A similar trend is emerging in the office rental space. The global pandemic and subsequent lockdown in most countries forced a ‘working from home’ adaptation. This has raised bigger questions for businesses around whether, and what sort of, office space will be needed for the future.

There may, therefore, be investment opportunities in alternative office spaces. WeWork, for example, was struggling before the pandemic, but CEO John Arenas has recently shown optimism for the business, predicting an increase in demand where corporates look to spread their workforce.
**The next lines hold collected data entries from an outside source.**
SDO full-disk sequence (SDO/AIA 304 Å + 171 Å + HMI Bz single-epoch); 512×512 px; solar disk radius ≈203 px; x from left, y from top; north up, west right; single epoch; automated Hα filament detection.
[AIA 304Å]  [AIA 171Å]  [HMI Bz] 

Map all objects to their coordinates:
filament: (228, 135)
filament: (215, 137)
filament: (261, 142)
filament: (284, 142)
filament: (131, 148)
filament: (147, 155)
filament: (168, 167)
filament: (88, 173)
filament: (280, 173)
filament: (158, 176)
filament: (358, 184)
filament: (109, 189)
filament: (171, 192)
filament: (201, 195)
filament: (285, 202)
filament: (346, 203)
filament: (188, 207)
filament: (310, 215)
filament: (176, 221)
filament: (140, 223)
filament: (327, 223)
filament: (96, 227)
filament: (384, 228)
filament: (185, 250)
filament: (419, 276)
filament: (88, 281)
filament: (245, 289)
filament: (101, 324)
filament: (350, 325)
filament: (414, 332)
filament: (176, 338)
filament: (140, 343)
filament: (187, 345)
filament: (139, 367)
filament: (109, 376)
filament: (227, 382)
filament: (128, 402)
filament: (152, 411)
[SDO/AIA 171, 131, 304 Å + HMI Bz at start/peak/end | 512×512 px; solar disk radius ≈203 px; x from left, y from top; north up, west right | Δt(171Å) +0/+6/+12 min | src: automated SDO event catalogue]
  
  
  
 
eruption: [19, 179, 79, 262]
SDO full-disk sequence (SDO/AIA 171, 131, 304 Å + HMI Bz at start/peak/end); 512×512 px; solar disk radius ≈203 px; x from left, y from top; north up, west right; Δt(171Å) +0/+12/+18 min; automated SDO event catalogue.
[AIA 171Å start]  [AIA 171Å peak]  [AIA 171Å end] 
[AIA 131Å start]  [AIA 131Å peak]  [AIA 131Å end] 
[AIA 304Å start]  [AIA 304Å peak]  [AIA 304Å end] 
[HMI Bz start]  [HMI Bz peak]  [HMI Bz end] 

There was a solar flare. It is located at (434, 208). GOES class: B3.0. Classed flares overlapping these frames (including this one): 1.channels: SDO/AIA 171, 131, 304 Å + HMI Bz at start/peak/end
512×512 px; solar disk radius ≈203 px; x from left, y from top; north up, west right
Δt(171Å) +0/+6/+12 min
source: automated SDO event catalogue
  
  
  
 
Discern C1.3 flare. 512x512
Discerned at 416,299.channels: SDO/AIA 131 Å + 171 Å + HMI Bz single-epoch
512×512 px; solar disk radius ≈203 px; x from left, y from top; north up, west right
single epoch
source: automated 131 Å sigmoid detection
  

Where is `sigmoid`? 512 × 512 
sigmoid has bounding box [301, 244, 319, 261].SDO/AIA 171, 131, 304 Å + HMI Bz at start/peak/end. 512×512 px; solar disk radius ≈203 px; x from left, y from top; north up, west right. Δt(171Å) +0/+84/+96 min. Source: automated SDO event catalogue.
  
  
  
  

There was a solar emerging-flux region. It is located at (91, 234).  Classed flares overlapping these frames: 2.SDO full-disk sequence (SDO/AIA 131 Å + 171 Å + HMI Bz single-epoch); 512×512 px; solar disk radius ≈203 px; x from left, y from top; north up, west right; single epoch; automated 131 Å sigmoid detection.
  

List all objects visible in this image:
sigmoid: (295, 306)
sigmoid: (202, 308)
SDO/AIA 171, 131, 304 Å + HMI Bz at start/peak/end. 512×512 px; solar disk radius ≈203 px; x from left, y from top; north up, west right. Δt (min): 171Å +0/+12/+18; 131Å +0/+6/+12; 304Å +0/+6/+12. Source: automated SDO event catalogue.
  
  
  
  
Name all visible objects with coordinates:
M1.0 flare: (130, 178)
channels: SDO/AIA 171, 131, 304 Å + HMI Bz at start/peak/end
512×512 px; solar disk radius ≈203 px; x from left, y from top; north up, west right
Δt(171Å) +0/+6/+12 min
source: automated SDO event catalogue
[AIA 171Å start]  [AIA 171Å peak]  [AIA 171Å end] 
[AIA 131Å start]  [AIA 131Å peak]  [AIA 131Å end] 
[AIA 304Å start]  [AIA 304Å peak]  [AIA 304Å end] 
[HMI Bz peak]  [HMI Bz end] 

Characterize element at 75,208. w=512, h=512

In fact, CoStar’s CEO Andrew Florance, claimed that some businesses predict as much as 200-300 square feet per employee on return, versus the 30 square feet per employee we see in offices today.[2] The figures are already clear – while WeWork’s new inquiries were down by half in February, they have steadily crept up, and 40% of the new requests have been companies looking to adjust post-pandemic.[3]

In the meantime, as people increasingly look to work from home and space is needed for people to socially distance in the short-term, corporates are turning to technology investment over real estate. We believe this is in the hope of business continuity and competitive advantage. This trend is starting to emerge in transactions – for example, CoStars’s recent acquisition of commercial real estate transaction platform Ten-X, a commercial real estate marketplace that allows investors and brokers to buy and sell properties online, for $190 million, proving there are deals to be made in the space.[4] With everyone more reliant than ever on the internet for viewings and enquiries on the real estate space, the opportunity in technology platforms is now more apparent than ever.

No one can say for certain what the fallout from Covid-19 will be on the commercial real estate space but this is a bedrock for commercial life and an area that is paramount importance for the financial system. With countries worldwide slowly beginning to open following lockdown, the commercial real estate market is beginning to pick up and is far from the industry we saw pre-pandemic. For investors and operators in the space, adaption will be key. We anticipate new investment opportunities appearing as demand shifts and the once traditional sector is forced to re-evaluate its need for technology.

[1] Trepp – ‘Hotel CMBS exposure to Covid-19’ – June 2020[2] The Real Deal, ‘CoStar CEO Andy Florance on Buying Ten-X and why brokers don’t need discounts’ – May 2020[3] CNBC – ‘WeWork asks employees to value work versus safety in offering them money to go to the office during health crisis’ – March 2020[4] Wall Street Journal, ‘CoStar Acquires Ten-X in $190 Million Deal’ – May 2020,


This article is for informational purposes only and is not, and may not be relied on as, investment advice.